Intro To Dielectrics: Videos & Practice Problems

Dielectrics are materials that, when inserted into a capacitor, always increase its capacitance. The relationship between the new capacitance (C), the dielectric constant (k), and the original capacitance (C₀) is expressed by the equation:

$$C = k \cdot C₀$$

Here, the dielectric constant (k), which is a dimensionless number greater than 1, serves to weaken the electric field within the capacitor. The electric field (E) in the presence of a dielectric can be calculated using:

$$E = \frac{E₀}{k}$$

where E₀ is the electric field in a vacuum. Understanding how dielectrics affect capacitors is crucial, especially in two scenarios: when the capacitor is disconnected from a battery and when it is connected.

In the first scenario, if a dielectric is inserted into a capacitor that is disconnected from a battery, the charge (Q) on the capacitor remains constant. As the capacitance increases due to the dielectric, the voltage (V) across the capacitor must decrease to maintain the relationship:

$$Q = C \cdot V$$

Consequently, the potential energy (U) stored in the capacitor also decreases, as it is related to capacitance:

$$U = \frac{1}{2} C V^2$$

In this case, the energy density, which is dependent on the electric field, also decreases due to the weakening effect of the dielectric.

In the second scenario, when the dielectric is inserted while the capacitor is still connected to the battery, the voltage remains constant. Here, the increase in capacitance leads to an increase in charge:

$$Q = C \cdot V$$

As the capacitance increases, the charge must also increase to maintain the constant voltage. The potential energy in this case increases as well, while the energy density still decreases due to the weakened electric field.

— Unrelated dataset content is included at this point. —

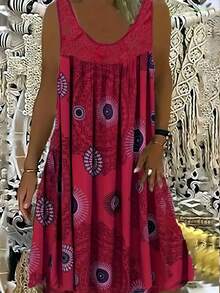 2 Women's Plus-Size Pajamas-Geometric Pattern Contrast Lace Skirt, Medium Elastic Round Neck Machine Washable Casual Wear In All Seasons, Comfortable And Opaque Fabric. - Xanh hoàng gia + đỏ rượu - Xem 4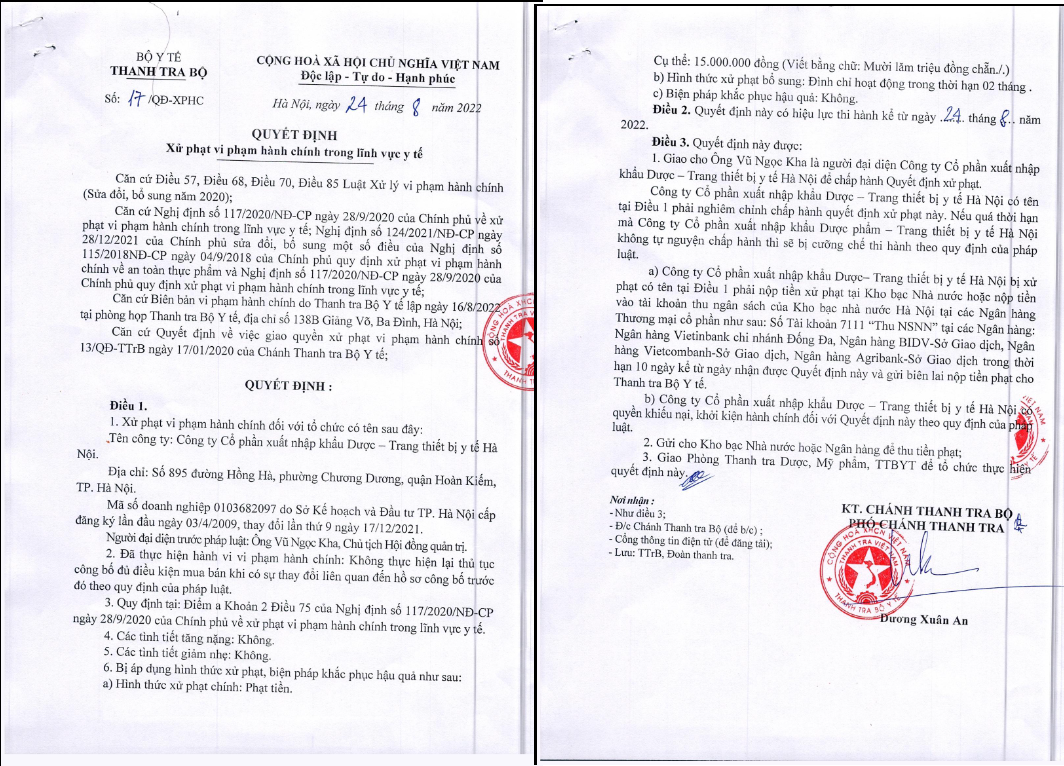 Công ty CP XNK Dược-Trang thiết bị y tế Hà Nội bị phạt 15 triệu và đình chỉ hoạt động 2 tháng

To solve problems involving dielectrics and capacitors, it is essential to determine whether the battery is connected or disconnected. This distinction will guide the selection of the appropriate equations and relationships between charge, capacitance, and voltage.

For example, if a capacitor with an original capacitance of 3 farads has a dielectric constant of 2 inserted while connected to a 9-volt battery, the new capacitance becomes:

$$C = 2 \cdot 3 \text{ F} = 6 \text{ F}$$

Using the constant voltage relationship:

$$Q = C \cdot V = 6 \text{ F} \cdot 9 \text{ V} = 54 \text{ C}$$

This illustrates how to approach problems involving dielectrics in capacitors, emphasizing the importance of understanding the system's configuration to apply the correct principles effectively.

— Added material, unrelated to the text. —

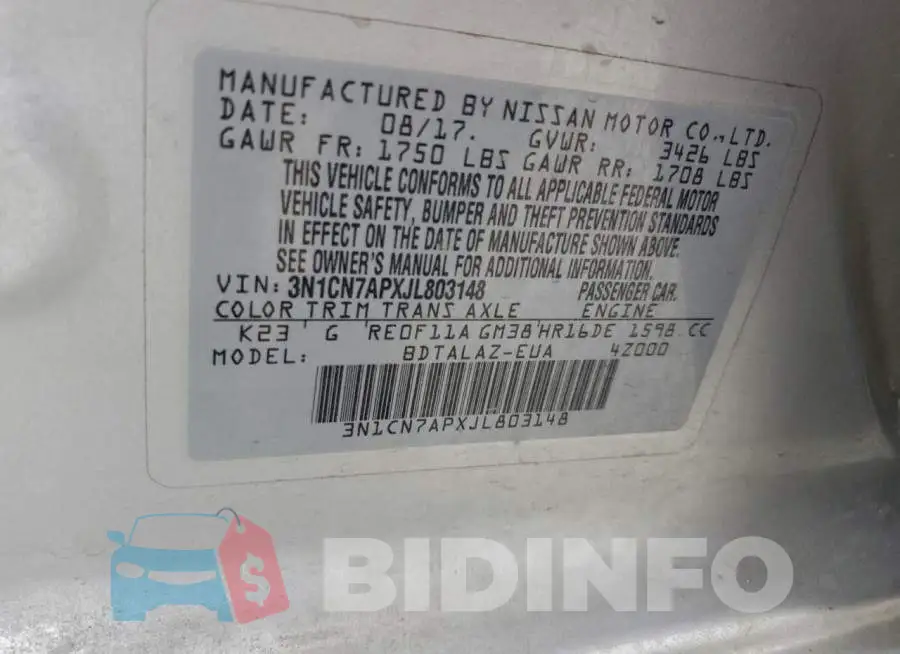3N1CN7APXJL803148 Photo# 12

In this example, we explore the effect of dielectrics on the capacitance of capacitors in two distinct configurations. Understanding how dielectrics influence capacitance is crucial for applications in electronics and circuit design.

For part (a), we consider a capacitor where the dielectric fills the top half. This configuration can be treated as two capacitors in series: one with a dielectric and one without. The capacitance of the first capacitor, denoted as \( C_1 \), is given by the formula:

\( C_1 = \frac{2 \kappa \epsilon_0 A}{d} \)

Here, \( \kappa \) represents the dielectric constant, \( \epsilon_0 \) is the permittivity of free space, \( A \) is the area of the plates, and \( d \) is the separation between the plates. The second capacitor, \( C_2 \), which does not contain a dielectric, is expressed as:

\( C_2 = \frac{2 \epsilon_0 A}{d} \)

To find the equivalent capacitance \( C \) of the entire system, we use the formula for capacitors in series:

\( \frac{1}{C} = \frac{1}{C_1} + \frac{1}{C_2} \)

Substituting the expressions for \( C_1 \) and \( C_2 \), we have:

\( \frac{1}{C} = \frac{d}{2 \kappa \epsilon_0 A} + \frac{d}{2 \epsilon_0 A} \)

Finding a common denominator leads to:

\( C = \frac{2 \kappa}{1 + \kappa} \cdot \frac{\epsilon_0 A}{d} \)

This result indicates that the effective capacitance resembles that of a capacitor with an effective dielectric constant, reflecting the influence of the dielectric material.

In part (b), we analyze a different configuration where the dielectric occupies only the left half of the capacitor. In this case, the capacitors are in parallel, sharing the same voltage across their plates. The capacitance for the first capacitor with the dielectric, \( C_1 \), is calculated as:

\( C_1 = \frac{\kappa \epsilon_0 A}{2d} \)

For the second capacitor without a dielectric, \( C_2 \), the capacitance is:

\( C_2 = \frac{\epsilon_0 A}{2d} \)

Since these capacitors are in parallel, the total capacitance \( C \) is simply the sum of \( C_1 \) and \( C_2 \):

\( C = C_1 + C_2 = \frac{\kappa + 1}{2} \cdot \frac{\epsilon_0 A}{d} \)

This expression also suggests an effective dielectric constant, demonstrating how the arrangement of dielectrics can modify the overall capacitance of a capacitor system.